In order to verify and improve the accuracy of the theoretical computer software, the ultimate test is to evaluate how the project performs after the owners move in and begin using the house.

This is the question we hoped to answer when we headed out to the Uvlade Ranch to install an eMonitor, a device that can monitor energy use from independent electric circuits and transmit the data over the internet in real time. The owners of a recently completed LF project, generously allowed us to use their house as a test case for this new system that we plan on include on all of our future projects.

Pool Photo


The day was beautiful for our two hour drive to Uvalde TX and we were greeted with a lush landscape that that had bloomed from a few recent days of rain. After touring the house and chatting with the homeowners about roller shades and puppies we got to work installing the monitor.

The eMonitor has two components, a series of current transformers (CTs) that snap around each circuit in the electrical panel and a transmitter that communicates wirelessly to the panel and transmits the data over the internet. We brought along an electrician to do in installation of the CTs and one by one, we verified what was being powered by each circuit and clipped a CT.

CT close up

I had recently treated myself to new clipboard from the sustainability budget and was excited to put it to use keeping track of each circuit during the installation.


Clark emonitor corey clipbd & elec-3929

Look how easy the installation is!

Panel Photo

From Left to Right: Electrical panel before the installation, the clips attached to individual circuits, the fully installed system after the wires were neatly tied back and the cover plate was put back on. 

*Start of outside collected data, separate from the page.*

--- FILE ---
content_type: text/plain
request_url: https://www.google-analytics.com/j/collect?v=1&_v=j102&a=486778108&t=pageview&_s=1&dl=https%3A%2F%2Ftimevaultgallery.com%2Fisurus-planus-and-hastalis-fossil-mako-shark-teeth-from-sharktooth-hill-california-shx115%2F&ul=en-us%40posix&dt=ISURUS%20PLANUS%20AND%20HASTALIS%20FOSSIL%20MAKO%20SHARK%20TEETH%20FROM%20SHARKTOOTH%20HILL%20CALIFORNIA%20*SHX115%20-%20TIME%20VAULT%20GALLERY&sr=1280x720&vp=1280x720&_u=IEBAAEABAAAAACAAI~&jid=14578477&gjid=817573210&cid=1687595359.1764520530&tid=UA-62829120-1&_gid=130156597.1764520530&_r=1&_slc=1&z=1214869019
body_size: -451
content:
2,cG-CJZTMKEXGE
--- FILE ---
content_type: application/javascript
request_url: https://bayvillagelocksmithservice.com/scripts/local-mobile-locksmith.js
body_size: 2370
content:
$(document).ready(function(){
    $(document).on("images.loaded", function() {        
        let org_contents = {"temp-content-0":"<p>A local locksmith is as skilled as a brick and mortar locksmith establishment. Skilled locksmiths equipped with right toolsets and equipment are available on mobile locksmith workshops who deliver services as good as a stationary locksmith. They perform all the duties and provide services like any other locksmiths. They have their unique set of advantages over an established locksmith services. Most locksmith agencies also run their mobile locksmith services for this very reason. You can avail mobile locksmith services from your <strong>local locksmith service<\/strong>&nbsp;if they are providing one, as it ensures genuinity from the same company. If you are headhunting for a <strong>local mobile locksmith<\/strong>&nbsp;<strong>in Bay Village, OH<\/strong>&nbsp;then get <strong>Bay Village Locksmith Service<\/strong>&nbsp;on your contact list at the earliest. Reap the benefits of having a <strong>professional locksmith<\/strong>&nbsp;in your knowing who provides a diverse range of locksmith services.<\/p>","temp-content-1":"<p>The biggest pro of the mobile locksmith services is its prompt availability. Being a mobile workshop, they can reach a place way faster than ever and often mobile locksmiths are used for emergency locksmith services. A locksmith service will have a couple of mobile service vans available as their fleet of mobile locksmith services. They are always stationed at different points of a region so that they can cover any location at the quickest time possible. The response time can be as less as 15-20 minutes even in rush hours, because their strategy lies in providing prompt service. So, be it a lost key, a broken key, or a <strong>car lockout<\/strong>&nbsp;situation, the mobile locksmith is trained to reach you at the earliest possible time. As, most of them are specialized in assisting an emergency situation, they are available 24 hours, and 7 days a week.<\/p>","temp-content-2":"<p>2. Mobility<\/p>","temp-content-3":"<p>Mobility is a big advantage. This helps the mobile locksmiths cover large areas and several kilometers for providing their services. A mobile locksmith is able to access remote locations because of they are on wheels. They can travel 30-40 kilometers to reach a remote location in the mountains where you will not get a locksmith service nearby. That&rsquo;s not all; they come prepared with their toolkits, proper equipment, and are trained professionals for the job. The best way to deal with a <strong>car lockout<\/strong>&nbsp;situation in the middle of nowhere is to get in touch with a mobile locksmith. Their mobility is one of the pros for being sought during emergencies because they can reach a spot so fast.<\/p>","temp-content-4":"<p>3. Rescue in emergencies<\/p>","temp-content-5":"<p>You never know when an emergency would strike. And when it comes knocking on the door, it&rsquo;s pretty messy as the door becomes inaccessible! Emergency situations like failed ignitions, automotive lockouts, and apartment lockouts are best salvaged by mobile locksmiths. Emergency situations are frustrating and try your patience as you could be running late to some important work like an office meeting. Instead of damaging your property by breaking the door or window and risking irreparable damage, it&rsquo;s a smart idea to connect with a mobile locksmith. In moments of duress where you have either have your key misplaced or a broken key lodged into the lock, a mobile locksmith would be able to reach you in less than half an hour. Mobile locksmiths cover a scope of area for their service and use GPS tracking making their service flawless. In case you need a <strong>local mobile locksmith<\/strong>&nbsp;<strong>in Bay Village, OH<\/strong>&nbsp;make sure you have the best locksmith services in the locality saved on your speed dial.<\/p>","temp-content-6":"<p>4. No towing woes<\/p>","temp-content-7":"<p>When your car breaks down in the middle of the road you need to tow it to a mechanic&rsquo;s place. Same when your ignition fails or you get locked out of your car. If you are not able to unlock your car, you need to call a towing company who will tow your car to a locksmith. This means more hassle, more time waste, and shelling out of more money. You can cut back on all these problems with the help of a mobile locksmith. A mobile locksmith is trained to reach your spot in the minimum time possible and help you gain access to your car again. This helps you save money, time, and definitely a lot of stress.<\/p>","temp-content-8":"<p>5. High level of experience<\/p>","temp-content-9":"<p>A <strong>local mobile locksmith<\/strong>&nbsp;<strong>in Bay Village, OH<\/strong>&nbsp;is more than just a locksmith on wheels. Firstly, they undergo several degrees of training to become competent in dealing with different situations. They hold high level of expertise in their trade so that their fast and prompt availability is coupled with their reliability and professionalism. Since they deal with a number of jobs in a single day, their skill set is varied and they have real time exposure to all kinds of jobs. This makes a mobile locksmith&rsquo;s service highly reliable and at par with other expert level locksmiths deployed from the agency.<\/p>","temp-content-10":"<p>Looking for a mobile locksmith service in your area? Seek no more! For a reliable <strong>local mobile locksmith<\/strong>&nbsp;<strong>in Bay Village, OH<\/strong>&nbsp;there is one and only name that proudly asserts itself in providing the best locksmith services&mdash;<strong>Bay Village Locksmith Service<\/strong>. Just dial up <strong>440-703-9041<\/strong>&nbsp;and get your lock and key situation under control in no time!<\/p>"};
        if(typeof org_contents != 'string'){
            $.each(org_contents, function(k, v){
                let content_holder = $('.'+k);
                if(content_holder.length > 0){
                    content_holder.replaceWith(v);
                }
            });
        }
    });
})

After the hardware installation was completed and the spaghetti cables of the eMonitor were safely closed up inside the panel, it was time for the software installation. It took an hour or so to enter each circuit into the program and then just minutes after going live, we started saving energy! We noticed that the floor heater in the master bath was on and running continuously at around 700W. Unlikely to be useful on an afternoon in mid-July, we shut off the heater and the energy savings were instantly recorded on the user interface.



The eMonitor is important for us to better understand the energy use patterns of the buildings we design, but the real benefit goes to the client. Just a few minutes of turning off lights and playing with appliances, it was easy to see how the eMonitor will help the owners, and the rest of our clients, make more informed decisions about energy use and save significantly on their utility bills. Research has shown that just by knowing how energy is being used, people tend to use less energy – 10 to 20% depending on the study.

Pie graph

After one week of monitoring we started to get some more insight to the energy breakdown of the house. Even though we’re monitoring 44 distinct circuits, most of the energy, 88%, is used by just 4 circuits, and a shocking 40% of the total energy goes towards the pool pumps. By focusing on these major areas of energy use, adjusting indoor temperatures and experimenting with the hours the pool filtration system is on, there is the potential for major energy savings.

Just as the owners get feedback from the eMonitor to help them make informed decisions about energy usage, we will begin to get feedback from our entire design portfolio to help inform our design decisions.  As we install more monitoring systems in more of our houses, our knowledge base will continue to grow and help us continue to design more energy efficient projects.


Added Bonus of all Post-occupancy trips – playing with gadgets!!

Clark RB & CS footcandle-3969






  • Adam

    Hey! What was the reading on that light meter Corey?!